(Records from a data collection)
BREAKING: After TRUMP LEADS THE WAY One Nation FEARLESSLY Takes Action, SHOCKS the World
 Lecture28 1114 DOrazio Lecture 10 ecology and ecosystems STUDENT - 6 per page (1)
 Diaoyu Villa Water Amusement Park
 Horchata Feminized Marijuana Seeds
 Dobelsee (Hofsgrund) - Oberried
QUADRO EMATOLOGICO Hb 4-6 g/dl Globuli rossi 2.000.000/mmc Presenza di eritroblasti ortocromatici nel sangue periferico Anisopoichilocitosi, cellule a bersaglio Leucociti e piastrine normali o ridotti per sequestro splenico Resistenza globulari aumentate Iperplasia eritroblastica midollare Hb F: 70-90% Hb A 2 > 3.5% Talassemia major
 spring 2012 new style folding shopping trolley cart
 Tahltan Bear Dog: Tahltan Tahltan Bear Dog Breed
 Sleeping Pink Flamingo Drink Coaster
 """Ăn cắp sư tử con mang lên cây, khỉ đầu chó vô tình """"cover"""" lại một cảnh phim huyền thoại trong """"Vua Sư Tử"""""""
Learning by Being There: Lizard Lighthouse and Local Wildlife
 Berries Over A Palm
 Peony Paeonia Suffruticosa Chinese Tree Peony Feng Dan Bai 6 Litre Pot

→ What you will do:
Transcribe each entry verbatim, leaving none out.

→ Answer for this exercise:
BREAKING: After TRUMP LEADS THE WAY One Nation FEARLESSLY Takes Action, SHOCKS the World
 Lecture28 1114 DOrazio Lecture 10 ecology and ecosystems STUDENT - 6 per page (1)
 Diaoyu Villa Water Amusement Park
 Horchata Feminized Marijuana Seeds
 Dobelsee (Hofsgrund) - Oberried
QUADRO EMATOLOGICO Hb 4-6 g/dl Globuli rossi 2.000.000/mmc Presenza di eritroblasti ortocromatici nel sangue periferico Anisopoichilocitosi, cellule a bersaglio Leucociti e piastrine normali o ridotti per sequestro splenico Resistenza globulari aumentate Iperplasia eritroblastica midollare Hb F: 70-90% Hb A 2 > 3.5% Talassemia major
 spring 2012 new style folding shopping trolley cart
 Tahltan Bear Dog: Tahltan Tahltan Bear Dog Breed
 Sleeping Pink Flamingo Drink Coaster
 """Ăn cắp sư tử con mang lên cây, khỉ đầu chó vô tình """"cover"""" lại một cảnh phim huyền thoại trong """"Vua Sư Tử"""""""
Learning by Being There: Lizard Lighthouse and Local Wildlife
 Berries Over A Palm
 Peony Paeonia Suffruticosa Chinese Tree Peony Feng Dan Bai 6 Litre Pot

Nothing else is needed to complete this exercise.